At length, the crisis of the old man's disorder was past, and he began to mend. By very slow and feeble degrees his consciousness came back; but the mind was weakened and its functions were impaired. He was patient, and quiet; often sat brooding, but not despondently, for a long space; was easily amused, even by a sun-beam on the wall or ceiling; made no complaint that the days were long, or the nights tedious; and appeared indeed to have lost all count of time, and every sense of care or weariness. He would sit, for hours together, with Nell's small hand in his, playing with the fingers and stopping sometimes to smooth her hair or kiss her brow; and, when he saw that tears were glistening in her eyes, would look, amazed, about him for the cause, and forget his wonder even while he looked.
The child and he rode out; the old man propped up with pillows, and the child beside him. They were hand in hand as usual.

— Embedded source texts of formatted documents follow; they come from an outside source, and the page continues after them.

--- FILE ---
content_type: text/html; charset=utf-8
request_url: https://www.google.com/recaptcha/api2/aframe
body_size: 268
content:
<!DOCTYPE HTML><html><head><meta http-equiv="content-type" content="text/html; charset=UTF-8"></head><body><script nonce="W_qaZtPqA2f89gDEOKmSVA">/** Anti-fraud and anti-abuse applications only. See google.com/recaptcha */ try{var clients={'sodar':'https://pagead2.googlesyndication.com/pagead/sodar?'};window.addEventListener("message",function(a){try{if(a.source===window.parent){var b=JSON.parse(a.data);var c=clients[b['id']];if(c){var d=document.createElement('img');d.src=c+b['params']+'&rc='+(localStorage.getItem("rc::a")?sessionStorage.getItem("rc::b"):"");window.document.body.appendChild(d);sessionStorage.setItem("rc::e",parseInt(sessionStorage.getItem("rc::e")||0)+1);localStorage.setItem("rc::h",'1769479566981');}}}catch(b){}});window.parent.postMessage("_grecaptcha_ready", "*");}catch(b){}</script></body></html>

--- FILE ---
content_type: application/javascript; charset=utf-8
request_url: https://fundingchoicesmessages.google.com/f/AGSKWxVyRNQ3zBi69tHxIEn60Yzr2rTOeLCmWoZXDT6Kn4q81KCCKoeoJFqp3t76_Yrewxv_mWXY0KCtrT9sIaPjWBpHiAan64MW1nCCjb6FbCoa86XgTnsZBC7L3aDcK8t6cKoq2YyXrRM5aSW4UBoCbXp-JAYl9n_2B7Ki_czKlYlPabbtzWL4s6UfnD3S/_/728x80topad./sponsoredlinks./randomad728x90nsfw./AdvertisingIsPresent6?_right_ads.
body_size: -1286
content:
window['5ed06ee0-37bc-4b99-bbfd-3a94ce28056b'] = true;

The noise and motion in the streets fatigued his brain at first, but he was not surprised, or curious, or pleased, or irritated. He was asked if he remembered this, or that. 'O yes,' he said, 'quite well--why not?' Sometimes he turned his head, and looked, with earnest gaze and outstretched neck, after some stranger in the crowd, until he disappeared from sight; but, to the question why he did this, he answered not a word.
He was sitting in his easy chair one day, and Nell upon a stool beside him, when a man outside the door inquired if he might enter. 'Yes,' he said without emotion, 'it was Quilp, he knew. Quilp was master there. Of course he might come in.' And so he did.
'I'm glad to see you well again at last, neighbour,' said the dwarf, sitting down opposite him. 'You're quite strong now?'
'Yes,' said the old man feebly, 'yes.'
'I don't want to hurry you, you know, neighbour,' said the dwarf, raising his voice, for the old man's senses were duller than they had been; 'but, as soon as you can arrange your future proceedings, the better.'
'Surely,' said the old man. 'The better for all parties.'
'You see,' pursued Quilp after a short pause, 'the goods being once removed, this house would be uncomfortable; uninhabitable in fact.'
'You say true,' returned the old man. 'Poor Nell too, what would she do?'
'Exactly,' bawled the dwarf nodding his head; 'that's very well observed. Then will you consider about it, neighbour?'
'I will, certainly,' replied the old man. 'We shall not stop here.'
'So I supposed,' said the dwarf. 'I have sold the things. They have not yielded quite as much as they might have done, but pretty well-- pretty well. To-day's Tuesday. When shall they be moved? There's no hurry--shall we say this afternoon?'
'Say Friday morning,' returned the old man.
'Very good,' said the dwarf. 'So be it--with the understanding that I can't go beyond that day, neighbour, on any account.'
'Good,' returned the old man. 'I shall remember it.'
Mr Quilp seemed rather puzzled by the strange, even spiritless way in which all this was said; but as the old man nodded his head and repeated 'on Friday morning.